The Indian national flag’s story is not just about creating a national symbol by leaders sitting in the high offices. It was a symbol that not only represented India but an India that was independent. Patriotism has colored the story of the Indian flag with many colors. With the advent of the freedom struggle came the awareness for representing India through committees, groups, and organizations and a symbol that would be recognized nationally and internationally. It was a matter of pride and pure patriotism. A symbol that can manifest India’s idea free from British rule, a country of its own. The Satyagraha called for a unique style of battling the ruling Government.
22nd July 1947 is a day to remember when in the constituent assembly, the national flag was adopted from the former design introduced by Pingali Venkayya. However, there have been various national flags that were used before, and the evolution of it is quite interesting to note.

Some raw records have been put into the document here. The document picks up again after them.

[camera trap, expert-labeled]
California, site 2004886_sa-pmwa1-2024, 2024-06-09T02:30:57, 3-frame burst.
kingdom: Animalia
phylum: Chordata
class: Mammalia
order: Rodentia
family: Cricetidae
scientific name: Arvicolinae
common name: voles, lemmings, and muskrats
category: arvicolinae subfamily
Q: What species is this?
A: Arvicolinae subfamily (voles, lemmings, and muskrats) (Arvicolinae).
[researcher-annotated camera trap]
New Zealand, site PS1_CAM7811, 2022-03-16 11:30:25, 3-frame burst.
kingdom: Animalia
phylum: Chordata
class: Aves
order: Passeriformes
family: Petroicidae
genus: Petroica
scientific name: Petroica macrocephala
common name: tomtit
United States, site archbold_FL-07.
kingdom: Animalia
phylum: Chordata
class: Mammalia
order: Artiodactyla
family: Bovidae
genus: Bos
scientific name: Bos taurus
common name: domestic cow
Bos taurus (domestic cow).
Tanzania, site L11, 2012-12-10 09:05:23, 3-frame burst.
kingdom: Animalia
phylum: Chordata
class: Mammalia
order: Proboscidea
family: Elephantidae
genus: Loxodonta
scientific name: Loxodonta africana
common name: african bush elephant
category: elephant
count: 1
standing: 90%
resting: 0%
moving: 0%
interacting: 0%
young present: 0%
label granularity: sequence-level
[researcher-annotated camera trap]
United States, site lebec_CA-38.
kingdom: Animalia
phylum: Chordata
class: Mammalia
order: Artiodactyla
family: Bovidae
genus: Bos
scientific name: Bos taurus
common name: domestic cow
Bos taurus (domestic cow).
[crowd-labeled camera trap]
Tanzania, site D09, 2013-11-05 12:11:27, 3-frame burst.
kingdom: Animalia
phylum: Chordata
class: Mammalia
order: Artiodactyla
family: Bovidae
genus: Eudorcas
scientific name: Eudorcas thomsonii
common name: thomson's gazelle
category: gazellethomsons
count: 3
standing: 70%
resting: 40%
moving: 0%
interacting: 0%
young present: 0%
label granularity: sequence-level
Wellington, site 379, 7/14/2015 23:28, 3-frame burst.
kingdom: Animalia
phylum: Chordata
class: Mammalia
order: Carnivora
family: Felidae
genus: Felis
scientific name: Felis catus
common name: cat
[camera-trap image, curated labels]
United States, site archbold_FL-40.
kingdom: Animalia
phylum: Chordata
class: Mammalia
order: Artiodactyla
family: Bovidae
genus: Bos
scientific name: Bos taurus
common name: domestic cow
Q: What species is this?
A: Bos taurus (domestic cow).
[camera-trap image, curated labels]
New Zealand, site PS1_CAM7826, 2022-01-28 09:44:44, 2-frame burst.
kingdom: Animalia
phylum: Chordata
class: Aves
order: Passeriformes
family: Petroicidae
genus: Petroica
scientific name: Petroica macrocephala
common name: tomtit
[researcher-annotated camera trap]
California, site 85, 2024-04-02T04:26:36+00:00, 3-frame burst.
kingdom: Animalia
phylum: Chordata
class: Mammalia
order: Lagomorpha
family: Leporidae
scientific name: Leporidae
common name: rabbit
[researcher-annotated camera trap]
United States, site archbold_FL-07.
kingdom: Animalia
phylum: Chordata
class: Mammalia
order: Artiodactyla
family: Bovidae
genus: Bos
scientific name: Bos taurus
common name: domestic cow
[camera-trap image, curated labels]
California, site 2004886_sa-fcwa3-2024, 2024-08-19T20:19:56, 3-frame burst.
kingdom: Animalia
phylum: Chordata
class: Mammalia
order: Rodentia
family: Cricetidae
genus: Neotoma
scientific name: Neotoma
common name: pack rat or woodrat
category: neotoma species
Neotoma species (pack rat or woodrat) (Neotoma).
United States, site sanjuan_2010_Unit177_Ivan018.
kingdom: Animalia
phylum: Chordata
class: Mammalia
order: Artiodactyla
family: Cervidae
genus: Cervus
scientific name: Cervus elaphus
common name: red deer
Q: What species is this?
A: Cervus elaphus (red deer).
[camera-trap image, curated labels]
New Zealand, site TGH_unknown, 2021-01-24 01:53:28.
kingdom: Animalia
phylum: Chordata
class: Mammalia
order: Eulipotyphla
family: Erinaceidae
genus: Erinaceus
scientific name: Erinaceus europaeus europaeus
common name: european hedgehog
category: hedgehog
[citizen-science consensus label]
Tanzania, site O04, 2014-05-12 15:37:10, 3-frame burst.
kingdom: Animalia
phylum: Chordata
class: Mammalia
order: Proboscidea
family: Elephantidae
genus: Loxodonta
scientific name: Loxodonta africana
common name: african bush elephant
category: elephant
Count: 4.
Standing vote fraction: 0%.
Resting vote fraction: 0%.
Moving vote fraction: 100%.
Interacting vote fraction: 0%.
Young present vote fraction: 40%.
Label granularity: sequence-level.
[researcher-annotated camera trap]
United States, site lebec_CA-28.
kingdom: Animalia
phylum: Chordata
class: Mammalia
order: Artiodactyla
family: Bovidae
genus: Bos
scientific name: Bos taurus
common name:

On 7th August 1906, our first National flag was hoisted in Parsee Bagan Square (Green Park) in Calcutta, now Kolkata. Then, at the rostrum of the 1906 session of the National Congress that Dadabhai Naoroji headed. Three horizontal stripes, green, yellow, and red, were used, and Vande Mataram was written in Devanagari in the center, and the sun & moon placed in the bottom line. Madame Bhikaji Cama, later in 1907, hoisted the flag at the Second Socialist International Congress at Stuttgurd. She installed India as a political entity and unfolded the Indian National Flag. This was based on the earlier flag but had red at the top with eight lotuses denoting the Indian provinces, saffron yellow was in the middle to symbolize sacrifice, and Vande Mataram inscribed in the center, blue was at the bottom with the sun and moon to represent Hindus and Muslims.
Home Rule Movement portrayed yet another flag in 1917 when the political movement was at its height. Under the leadership of Annie Besant and Lokmanya Tilak, the flag had red and green stripes, 5 & 4 in number respectively, 7 stars in Saptrishi representation were placed across these horizontal lines. The top right corner showed the moon and the sun, while the top left corner had the Union Jack.
Seva Dal finally gave the Congress flag the national value. At Bezwada in 1931, a young Andhra boy gave a flag to Gandhi Ji. It was made of two colors: red and green, representing Hindus and Muslims. Gandhi Ji added the white color on the top and a spinning wheel in the center. In 1931 again, after a resolution was passed to keep the tri-color in the flag, saffron was added, and the flag was now three horizontal stripes of saffron, white, and green with the spinning wheel at the center.
Finally, on July 22nd of 1947, the present flag of India was adopted from this flag. Ashoka’s chakra replaced the spinning wheel, but the colors remained the same, bearing the same meanings: Saffron for strength, White for peace, Green for fertility, and the Chakra for truth. Thus the tri-color flag of the Congress Party eventually became the National Flag of India.